Part of it, she said, is pressure from colleges to take tougher classes at younger ages. But she has also seen an increase in homelessness among the teens she serves.

“If I were to identify the biggest social-emotional barrier that I work with, with my students, on a daily basis, it’s probably just the student that’s jumping from couch to couch or maybe not coming from a stable home environment,” she said. “When they’re in tough situations like this, they have a hard time controlling themselves or handling themselves in the classroom.”

Community partnerships are a win-win for businesses and schools

One growing trend for schools is community partnerships that provide job shadowing, internships and work placements for students. For every CTE program, Tchorzynski has an advisory counsel of business and industry partners who meet twice a year to discuss new technologies and the needs of their workforce.

“If I’m a community business owner and I want to grow my business and develop my business, I should partner with my local educational institution,” she said, “because then I can tell them what I’m looking for.”

There is an added benefit for the mental health side of Tchorzynski’s job: She consults with an advisory council of licensed professionals, therapists and counselors to discuss what her students need and where she can refer them, if necessary.

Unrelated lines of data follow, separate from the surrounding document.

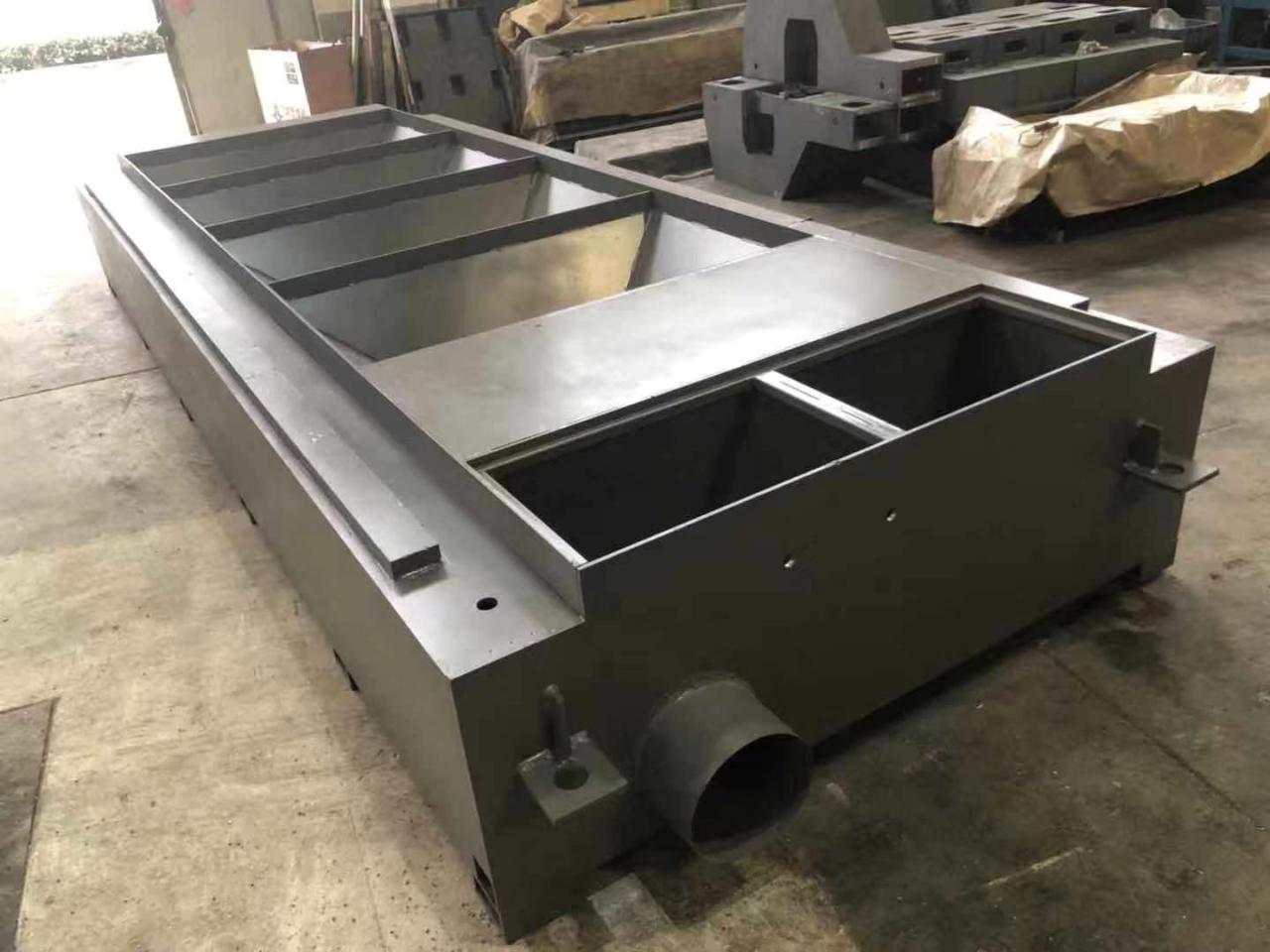 3015 4015 1kw To 6kw Cnc Fiber Laser Cutting Machine Raycus Laser Power 3015 4015 1kw do 6kw Maszyna do cięcia laserem światłowodowym Cnc Moc lasera Raycus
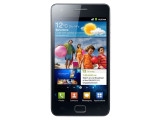 i9100Ǯ
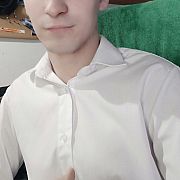 Mlodyoostry17 - mężczyzna, 27 lat, Chojnice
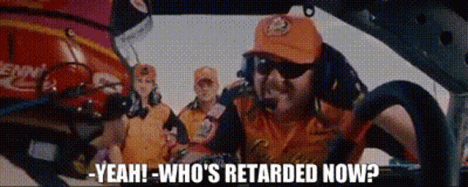 Click image for larger version

Name:	image.gif
Views:	88
Size:	68.0 KB
ID:	343600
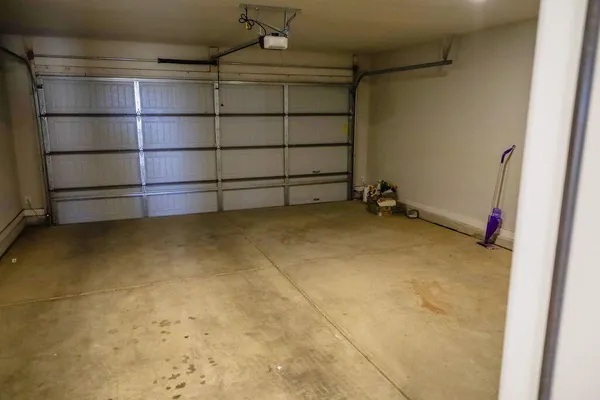 $1,800 | 2916 Corpus Avenue, Wolfforth, TX 79382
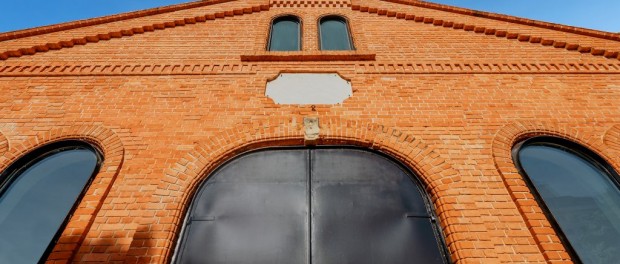 000CINEMATECA-fachada-2-1024x682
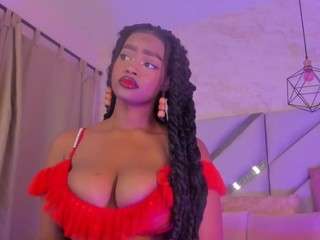 kellyy-cooper camsoda stream image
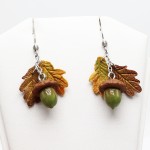 cercei-si-pandantiv-autumn-treasures07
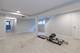 5134 N Oakley Unit 1F, Chicago, IL 60625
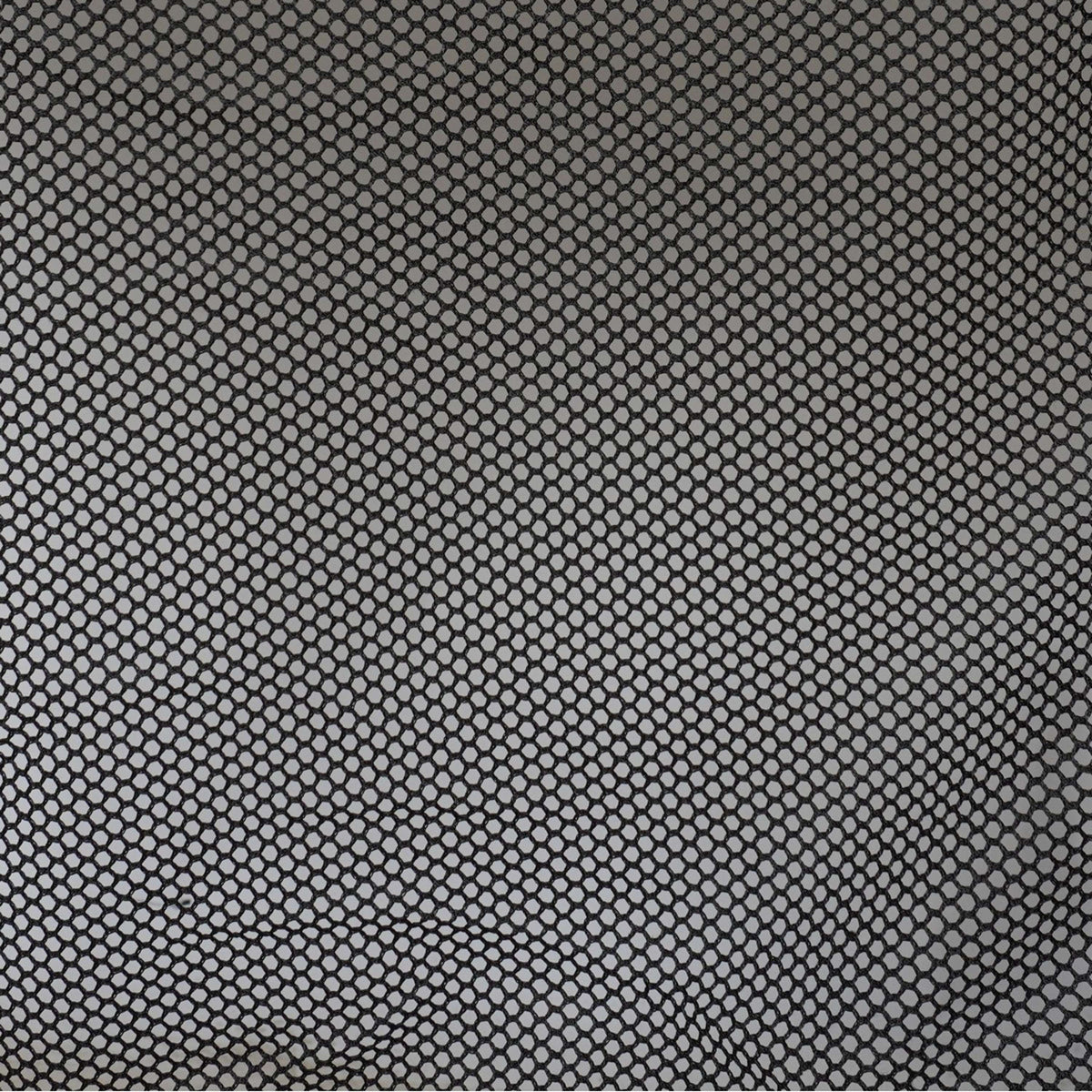 HB Cobija Antimoscas para Hombres Negro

Destigmatizing vocational education

Though CTE puts students on a clear career path, Tchorzynski still hears negativity from parents when the topic comes up. It’s a stigma left over from an older perception of vocational programs — that their students can’t handle college or don’t know what they’re doing with their life. But, she said, that’s not true anymore.

“We have students in our building who are going to go on and get their doctor’s and master’s, and we have students in our building that are just going to get a certification, and they’re going to be very successful with that because that’s more appropriate for them,” she said.

And as more colleges demand diverse work experiences among their applicants, the need for CTE will only grow.